[BEGIN]

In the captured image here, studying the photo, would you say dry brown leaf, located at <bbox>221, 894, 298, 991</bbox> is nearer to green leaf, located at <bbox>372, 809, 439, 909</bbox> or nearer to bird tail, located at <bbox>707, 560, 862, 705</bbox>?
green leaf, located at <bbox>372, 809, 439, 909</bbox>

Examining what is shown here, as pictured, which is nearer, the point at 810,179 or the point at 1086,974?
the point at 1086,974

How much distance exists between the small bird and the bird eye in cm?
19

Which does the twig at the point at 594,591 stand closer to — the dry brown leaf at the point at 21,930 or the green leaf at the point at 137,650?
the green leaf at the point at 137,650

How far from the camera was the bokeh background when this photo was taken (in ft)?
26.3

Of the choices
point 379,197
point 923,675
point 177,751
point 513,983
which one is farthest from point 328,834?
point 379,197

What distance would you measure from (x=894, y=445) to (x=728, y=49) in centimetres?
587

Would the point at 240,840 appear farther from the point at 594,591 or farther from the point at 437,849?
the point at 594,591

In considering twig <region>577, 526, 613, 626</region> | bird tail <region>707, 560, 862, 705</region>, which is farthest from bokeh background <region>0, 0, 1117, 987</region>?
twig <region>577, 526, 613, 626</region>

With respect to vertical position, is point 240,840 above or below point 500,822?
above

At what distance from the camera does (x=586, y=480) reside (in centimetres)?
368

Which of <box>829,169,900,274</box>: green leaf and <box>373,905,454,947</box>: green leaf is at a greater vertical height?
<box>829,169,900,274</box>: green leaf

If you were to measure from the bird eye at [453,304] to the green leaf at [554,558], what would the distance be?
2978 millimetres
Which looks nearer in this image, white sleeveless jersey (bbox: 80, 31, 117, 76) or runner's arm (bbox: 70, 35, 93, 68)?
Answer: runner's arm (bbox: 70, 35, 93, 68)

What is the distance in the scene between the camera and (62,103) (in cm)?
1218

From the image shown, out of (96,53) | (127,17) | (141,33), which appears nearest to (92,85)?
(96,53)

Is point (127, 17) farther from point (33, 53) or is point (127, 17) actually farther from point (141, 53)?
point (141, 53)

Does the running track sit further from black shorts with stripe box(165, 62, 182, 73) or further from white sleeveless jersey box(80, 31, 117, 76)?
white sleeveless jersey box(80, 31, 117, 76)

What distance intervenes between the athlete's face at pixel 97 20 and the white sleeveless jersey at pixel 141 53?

[END]

Given problem
Quote the line that contains "Which of <box>829,169,900,274</box>: green" and each line after it through the end of the data, exactly, leaving out everything else.

The response
Which of <box>829,169,900,274</box>: green leaf and <box>373,905,454,947</box>: green leaf is at a greater vertical height?
<box>829,169,900,274</box>: green leaf

If you were to measure from the bird eye at [453,304] to the green leaf at [554,558], what would the distance be?
2978 millimetres
Which looks nearer in this image, white sleeveless jersey (bbox: 80, 31, 117, 76) or runner's arm (bbox: 70, 35, 93, 68)?
Answer: runner's arm (bbox: 70, 35, 93, 68)

What is the distance in the scene between the camera and (62,103) (in cm)?
1218

From the image shown, out of (96,53) | (127,17) | (141,33), which appears nearest to (92,85)?
(96,53)

Is point (127, 17) farther from point (33, 53) or is point (127, 17) actually farther from point (141, 53)?
point (141, 53)

Does the running track sit further from black shorts with stripe box(165, 62, 182, 73) or further from white sleeveless jersey box(80, 31, 117, 76)?
white sleeveless jersey box(80, 31, 117, 76)

What distance intervenes between the athlete's face at pixel 97 20 and the white sleeveless jersey at pixel 141 53?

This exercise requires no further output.